Social - La commission des lois du Sénat détricote le projet de loi Asile
Avant la discussion en séance publique, qui doit se dérouler du 19 au 26 juin, la commission des lois du Sénat a examiné le projet de loi "pour une immigration maîtrisée, un droit d'asile effectif et une intégration réussie", adopté en première lecture à l'Assemblée nationale le 22 avril (voir notre article ci-dessous du 23 avril). Et a "substantiellement réécrit le projet de loi [...], en adoptant 115 amendements, dont 73 de son rapporteur, François-Noël Buffet (Les Républicains - Rhône)", résume le communiqué publié par le Sénat à l'issue de la réunion.
Assouplissements et durcissements
La majorité des amendements adoptés va dans le sens d'un durcissement du texte, même si certains introduisent quelques assouplissements, en particulier en matière de garanties juridiques. Pour Philippe Bas, le président de la commission (LR - Manche), "le texte du gouvernement, voté par l'Assemblée nationale, se résume trop souvent à une panoplie de mesures techniques, sans vision d'ensemble de la politique migratoire". "Il passe volontairement sous silence des difficultés majeures de notre pays, comme l'obtention des laissez-passer consulaires pour éloigner les personnes en situation irrégulière, la gestion des mineurs isolés, la maîtrise de l'immigration familiale...", poursuit Philippe Bas, pour qui "la commission des lois du Sénat a donc élaboré un contre-projet plus cohérent, plus ferme et plus réaliste".
Les amendements - qui ont, pour la plupart, peu de chance de se retrouver dans le texte final - prévoient notamment l'organisation d'un débat annuel sur la gestion des flux migratoires, le renforcement des outils d'intégration, le durcissement des conditions du regroupement familial, le remplacement de l'aide médicale d'Etat par une "aide médicale d'urgence", une "meilleure organisation de la rétention administrative"...

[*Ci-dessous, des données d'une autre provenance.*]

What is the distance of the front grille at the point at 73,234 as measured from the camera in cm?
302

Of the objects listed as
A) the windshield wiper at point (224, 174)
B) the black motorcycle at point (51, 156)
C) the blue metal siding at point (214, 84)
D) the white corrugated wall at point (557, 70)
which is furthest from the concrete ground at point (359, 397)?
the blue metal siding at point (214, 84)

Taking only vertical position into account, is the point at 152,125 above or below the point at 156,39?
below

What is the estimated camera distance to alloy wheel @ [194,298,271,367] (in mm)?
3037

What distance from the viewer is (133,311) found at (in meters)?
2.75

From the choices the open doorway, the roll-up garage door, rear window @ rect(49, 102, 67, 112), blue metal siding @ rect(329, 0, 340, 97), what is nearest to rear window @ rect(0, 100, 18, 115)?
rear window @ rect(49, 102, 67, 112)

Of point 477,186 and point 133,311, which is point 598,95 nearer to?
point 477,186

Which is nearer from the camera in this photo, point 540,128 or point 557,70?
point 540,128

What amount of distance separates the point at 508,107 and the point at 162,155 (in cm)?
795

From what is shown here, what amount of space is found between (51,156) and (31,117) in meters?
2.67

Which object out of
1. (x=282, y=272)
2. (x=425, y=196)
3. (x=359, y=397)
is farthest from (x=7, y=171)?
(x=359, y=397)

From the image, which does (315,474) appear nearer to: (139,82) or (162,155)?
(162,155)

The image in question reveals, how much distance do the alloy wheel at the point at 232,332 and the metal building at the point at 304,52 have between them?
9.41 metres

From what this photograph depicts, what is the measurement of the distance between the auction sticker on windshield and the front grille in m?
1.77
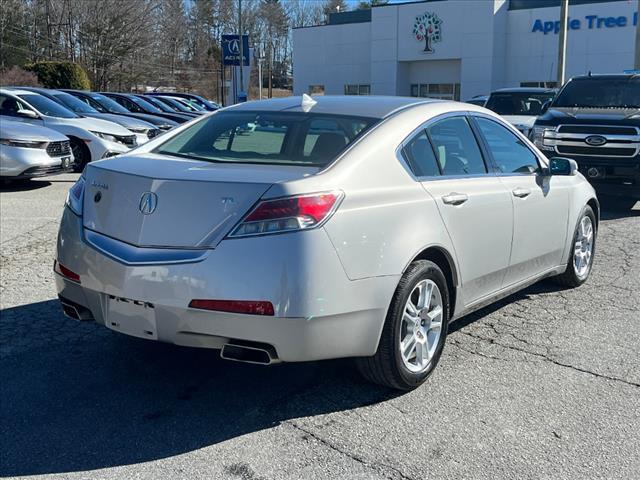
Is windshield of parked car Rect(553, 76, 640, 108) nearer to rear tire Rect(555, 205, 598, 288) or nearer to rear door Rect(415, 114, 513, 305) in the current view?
rear tire Rect(555, 205, 598, 288)

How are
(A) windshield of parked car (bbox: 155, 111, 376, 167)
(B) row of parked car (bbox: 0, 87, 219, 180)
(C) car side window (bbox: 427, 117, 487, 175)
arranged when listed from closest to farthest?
(A) windshield of parked car (bbox: 155, 111, 376, 167) → (C) car side window (bbox: 427, 117, 487, 175) → (B) row of parked car (bbox: 0, 87, 219, 180)

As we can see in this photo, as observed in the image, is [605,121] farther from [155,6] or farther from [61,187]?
[155,6]

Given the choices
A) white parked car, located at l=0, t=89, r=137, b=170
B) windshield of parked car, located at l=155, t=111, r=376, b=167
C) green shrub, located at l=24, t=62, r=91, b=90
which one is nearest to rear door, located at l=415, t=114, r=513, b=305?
windshield of parked car, located at l=155, t=111, r=376, b=167

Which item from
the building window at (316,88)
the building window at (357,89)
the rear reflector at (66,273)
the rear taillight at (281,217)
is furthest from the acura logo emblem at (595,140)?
the building window at (316,88)

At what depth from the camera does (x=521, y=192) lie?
518 cm

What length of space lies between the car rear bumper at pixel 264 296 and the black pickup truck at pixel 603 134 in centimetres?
797

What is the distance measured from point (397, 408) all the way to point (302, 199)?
1.28 meters

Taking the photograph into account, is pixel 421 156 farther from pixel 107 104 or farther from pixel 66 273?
pixel 107 104

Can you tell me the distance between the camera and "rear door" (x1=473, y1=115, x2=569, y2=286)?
16.8 feet

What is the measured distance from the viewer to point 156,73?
55.7 m

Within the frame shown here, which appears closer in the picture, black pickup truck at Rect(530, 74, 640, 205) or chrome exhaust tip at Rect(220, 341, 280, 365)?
chrome exhaust tip at Rect(220, 341, 280, 365)

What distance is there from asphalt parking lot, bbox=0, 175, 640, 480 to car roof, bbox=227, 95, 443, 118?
156 centimetres

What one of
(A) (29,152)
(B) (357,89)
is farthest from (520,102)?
(B) (357,89)

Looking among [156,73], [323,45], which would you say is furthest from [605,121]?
[156,73]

Pas de rétention pour les mineurs
Sur ce dernier point, la commission des lois a interdit le placement en rétention des mineurs isolés - qui est, en principe, déjà exclu - et a "encadré rigoureusement" celui des mineurs accompagnant leur famille. Pour François-Noël Buffet, auteur de l'amendement "le texte adopté par l'Assemblée nationale autorisait à enfermer un enfant pendant trois mois, dans des locaux totalement inadaptés", ce qui ne "correspondait pas à [sa] conception de la République française".
De même, la commission a supprimé l'article qui ramenait de 30 à 15 jours le délai de recours devant le Cour nationale du droit d'asile (CNDA), la mesure étant jugée "attentatoire aux droits des demandeurs d'asile et inefficace pour lutter contre l'immigration irrégulière".
En revanche, le texte adopté par la commission prévoit que la décision de rejet définitive de la demande d'asile vaudrait désormais automatiquement obligation de quitter le territoire français (OQTF), afin "de rendre plus effectif l'éloignement des déboutés".
Pour une prise en compte des places pour demandeurs d'asile dans les quotas SRU
De même, la commission a renforcé les peines complémentaires d'interdiction du territoire. Le texte adopté prévoit en effet que les étrangers en situation irrégulière qui commettent un crime ou un délit passible de cinq ans d'emprisonnement seraient contraints de quitter la France à l'issue de leur peine. Une telle mesure ne constitue pas, à proprement parler, un retour de la "double peine", qui a en réalité toujours existé depuis 1945 et concerne environ 300 cas chaque année. La nouveauté proposée réside dans son application systématique pour toute condamnation supérieure à cinq ans d'un étranger en situation irrégulière.
On retiendra également deux autres dispositions nouvelles adoptées par la commission : la réduction du nombre de visas accordés aux pays "les moins coopératifs pour délivrer les laissez-passer consulaires nécessaires à l'éloignement des étrangers en situation irrégulière" et le rétablissement de la visite médicale des étudiants étrangers, "afin de répondre à un grave enjeu de santé publique".
Enfin, la commission des lois du Sénat "a souhaité soutenir et accompagner les collectivités territoriales" à travers deux mesures. La première porte sur la prise en compte des places d'hébergement des demandeurs d'asile dans le décompte des logements sociaux de la loi SRU. La seconde concerne la question des mineurs non accompagnés (MNA), avec la création d'un fichier national biométrique des personnes déclarées majeures à l'issue de leur évaluation par un département.
Références : projet de loi pour une immigration maîtrisée, un droit d'asile effectif et une intégration réussie (adopté en première lecture à l'Assemblée nationale le 22 avril 2018, examiné au Sénat du 19 au 26 juin 2018).